Minnesota looks to build on region-leading efforts in energy conservation
Already a regional leader in energy conservation, Minnesota has a new law that its supporters say will provide more choices to consumers as well as a mix of investments and incentives to reduce energy use and encourage a switch to cleaner power sources.
The bipartisan Energy Conservation and Optimization Act (HF 164) was signed into law in May. It builds on the state’s existing, ratepayer-funded Conservation Improvement Program, which offers various ways for households and businesses to achieve energy savings — for example, the use of energy audits and rebates to install high-efficiency appliances, lighting, and heating and cooling systems.
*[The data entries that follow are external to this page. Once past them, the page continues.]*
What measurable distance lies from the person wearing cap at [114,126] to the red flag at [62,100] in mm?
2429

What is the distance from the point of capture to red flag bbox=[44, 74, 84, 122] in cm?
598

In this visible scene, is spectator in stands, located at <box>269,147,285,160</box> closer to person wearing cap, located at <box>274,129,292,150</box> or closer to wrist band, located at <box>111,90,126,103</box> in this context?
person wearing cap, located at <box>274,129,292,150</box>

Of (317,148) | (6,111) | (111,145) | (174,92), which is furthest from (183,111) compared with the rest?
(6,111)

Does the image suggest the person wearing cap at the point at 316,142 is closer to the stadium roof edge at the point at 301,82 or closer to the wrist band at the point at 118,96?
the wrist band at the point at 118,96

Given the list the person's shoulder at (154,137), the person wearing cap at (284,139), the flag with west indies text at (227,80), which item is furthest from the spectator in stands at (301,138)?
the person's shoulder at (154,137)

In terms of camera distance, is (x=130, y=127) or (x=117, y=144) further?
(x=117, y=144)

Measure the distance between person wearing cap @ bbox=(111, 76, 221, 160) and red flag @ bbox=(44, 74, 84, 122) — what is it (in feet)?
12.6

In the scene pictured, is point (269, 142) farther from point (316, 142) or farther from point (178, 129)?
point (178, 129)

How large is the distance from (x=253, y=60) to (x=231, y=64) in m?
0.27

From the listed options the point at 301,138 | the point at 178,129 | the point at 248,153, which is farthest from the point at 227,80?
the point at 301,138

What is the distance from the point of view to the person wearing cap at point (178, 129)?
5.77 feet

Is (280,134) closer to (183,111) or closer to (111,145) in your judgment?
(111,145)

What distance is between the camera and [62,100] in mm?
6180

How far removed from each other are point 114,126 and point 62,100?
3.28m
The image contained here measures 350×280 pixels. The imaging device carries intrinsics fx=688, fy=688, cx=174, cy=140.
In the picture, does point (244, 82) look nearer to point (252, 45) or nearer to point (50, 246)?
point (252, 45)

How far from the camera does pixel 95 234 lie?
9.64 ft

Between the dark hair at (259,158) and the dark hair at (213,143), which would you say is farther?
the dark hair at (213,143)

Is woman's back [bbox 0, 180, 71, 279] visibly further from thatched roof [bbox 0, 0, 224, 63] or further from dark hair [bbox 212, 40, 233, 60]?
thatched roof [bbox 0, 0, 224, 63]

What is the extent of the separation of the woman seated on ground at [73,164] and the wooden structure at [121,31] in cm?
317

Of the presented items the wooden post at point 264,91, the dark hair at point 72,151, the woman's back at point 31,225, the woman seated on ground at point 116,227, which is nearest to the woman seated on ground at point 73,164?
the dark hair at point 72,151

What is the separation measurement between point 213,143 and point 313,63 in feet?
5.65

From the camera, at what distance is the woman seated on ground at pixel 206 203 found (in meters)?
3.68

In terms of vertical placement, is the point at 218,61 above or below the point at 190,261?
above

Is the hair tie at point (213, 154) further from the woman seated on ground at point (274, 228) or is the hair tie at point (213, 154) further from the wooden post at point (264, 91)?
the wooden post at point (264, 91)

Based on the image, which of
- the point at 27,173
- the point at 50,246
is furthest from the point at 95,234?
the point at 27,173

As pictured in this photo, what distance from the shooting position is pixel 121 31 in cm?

Among this year’s legislative changes, according to MinnPost:
- more investments through the Conservation Improvement Program to help low-income households achieve energy savings;
- a higher energy-savings goal for Minnesota’s investor-owned electric utilities — 1.75 percent of annual retail sales instead of 1.5 percent;
- a rise in the statewide energy savings goal, from 1.5 percent to 2.5 percent of annual retail sales of electricity and natural gas;
- greater flexibility in how utilities can reach their savings goals, including through improved “load management” and financial incentives for consumers to move away from fossil fuel sources toward the use of low-carbon or carbon-free alternatives.
The American Council for an Energy-Efficient Economy ranked Minnesota ninth among U.S. states in its “2020 State Energy Efficiency Scorecard,” which compares and analyzes policies across the country. The council singled out Minnesota’s energy policies related to building codes and state-owned buildings. Michigan is the second-highest-ranked state in the Midwest (see map), due in large part to a 2016 law (SB 438) that extended electric and natural gas savings targets and offered additional financial incentives to utilities.